Anxious About Feeling Anxious? You're Not Alone

Anxiety about anxiety—it's a common experience many people endure, yet few discuss openly. The sensation of worrying about worrying can feel isolating, but the truth is, you’re far from alone in this. Understanding and managing this meta-anxiety can be crucial in fostering mental well-being.


The Vicious Cycle of Anxiety

Anxiety itself can be distressing, but when you start feeling anxious about your anxiety, it often sets off a vicious cycle. You might notice your heart racing or your palms sweating, triggering a fear of an impending anxiety attack. This fear amplifies the physical symptoms, creating a feedback loop that can be challenging to break.


Understanding Meta-Anxiety

Meta-anxiety is essentially anxiety about your own anxiety. It can manifest as a fear of experiencing anxiety symptoms, worries about having an anxiety disorder, or concerns about how anxiety might impact your life and relationships. This additional layer of anxiety can intensify your overall stress and make it harder to manage your emotions.


You’re Not Alone

It’s important to recognize that many people experience meta-anxiety. According to the Anxiety and Depression Association of America, anxiety disorders affect 40 million adults in the United States alone. Among those, a significant number report feeling anxious about their anxiety. Understanding that this is a shared experience can help reduce the stigma and isolation often associated with anxiety.

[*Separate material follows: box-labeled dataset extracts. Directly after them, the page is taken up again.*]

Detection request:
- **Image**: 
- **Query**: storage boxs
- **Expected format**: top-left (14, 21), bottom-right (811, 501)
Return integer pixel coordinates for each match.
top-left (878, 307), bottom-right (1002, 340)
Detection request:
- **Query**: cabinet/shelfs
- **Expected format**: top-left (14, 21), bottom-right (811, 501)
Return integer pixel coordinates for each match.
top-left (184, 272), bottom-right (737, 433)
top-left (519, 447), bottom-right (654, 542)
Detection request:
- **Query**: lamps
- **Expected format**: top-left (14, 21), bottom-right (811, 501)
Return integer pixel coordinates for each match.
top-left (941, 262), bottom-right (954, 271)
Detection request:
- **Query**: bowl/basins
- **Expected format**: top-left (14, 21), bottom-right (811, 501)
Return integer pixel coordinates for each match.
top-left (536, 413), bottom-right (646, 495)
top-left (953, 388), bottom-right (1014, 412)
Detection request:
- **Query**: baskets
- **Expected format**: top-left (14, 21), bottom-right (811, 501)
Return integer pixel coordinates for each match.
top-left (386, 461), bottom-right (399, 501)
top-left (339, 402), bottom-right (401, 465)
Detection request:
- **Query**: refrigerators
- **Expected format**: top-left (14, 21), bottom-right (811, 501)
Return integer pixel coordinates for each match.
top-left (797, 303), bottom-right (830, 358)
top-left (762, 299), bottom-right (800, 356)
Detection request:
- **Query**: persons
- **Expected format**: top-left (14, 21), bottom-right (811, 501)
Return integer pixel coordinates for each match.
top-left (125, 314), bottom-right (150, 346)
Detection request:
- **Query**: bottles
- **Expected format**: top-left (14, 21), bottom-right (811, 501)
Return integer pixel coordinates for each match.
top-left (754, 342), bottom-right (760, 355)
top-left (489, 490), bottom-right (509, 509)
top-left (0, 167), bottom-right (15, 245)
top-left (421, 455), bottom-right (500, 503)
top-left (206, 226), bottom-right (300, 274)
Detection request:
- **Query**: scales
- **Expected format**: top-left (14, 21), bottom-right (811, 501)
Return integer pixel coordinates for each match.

Steps to Manage Meta-Anxiety

  1. Acknowledge Your Feelings: The first step in managing meta-anxiety is to acknowledge its presence. Denying or suppressing your feelings can exacerbate the cycle. Allow yourself to feel anxious without judgment.

  2. Practice Mindfulness: Mindfulness techniques can help you stay grounded in the present moment. By focusing on your breath or engaging in a mindful activity, you can reduce the intensity of anxious thoughts and physical symptoms.

  3. Challenge Negative Thoughts: Cognitive-behavioral techniques can be effective in challenging and reframing negative thoughts about anxiety. Ask yourself if your fears are based on facts or if they are assumptions that can be questioned and adjusted.

  4. Develop a Self-Care Routine: Regular self-care practices, such as exercise, adequate sleep, and healthy eating, can improve your overall well-being and reduce anxiety. Activities like yoga, meditation, and spending time in nature can be particularly soothing.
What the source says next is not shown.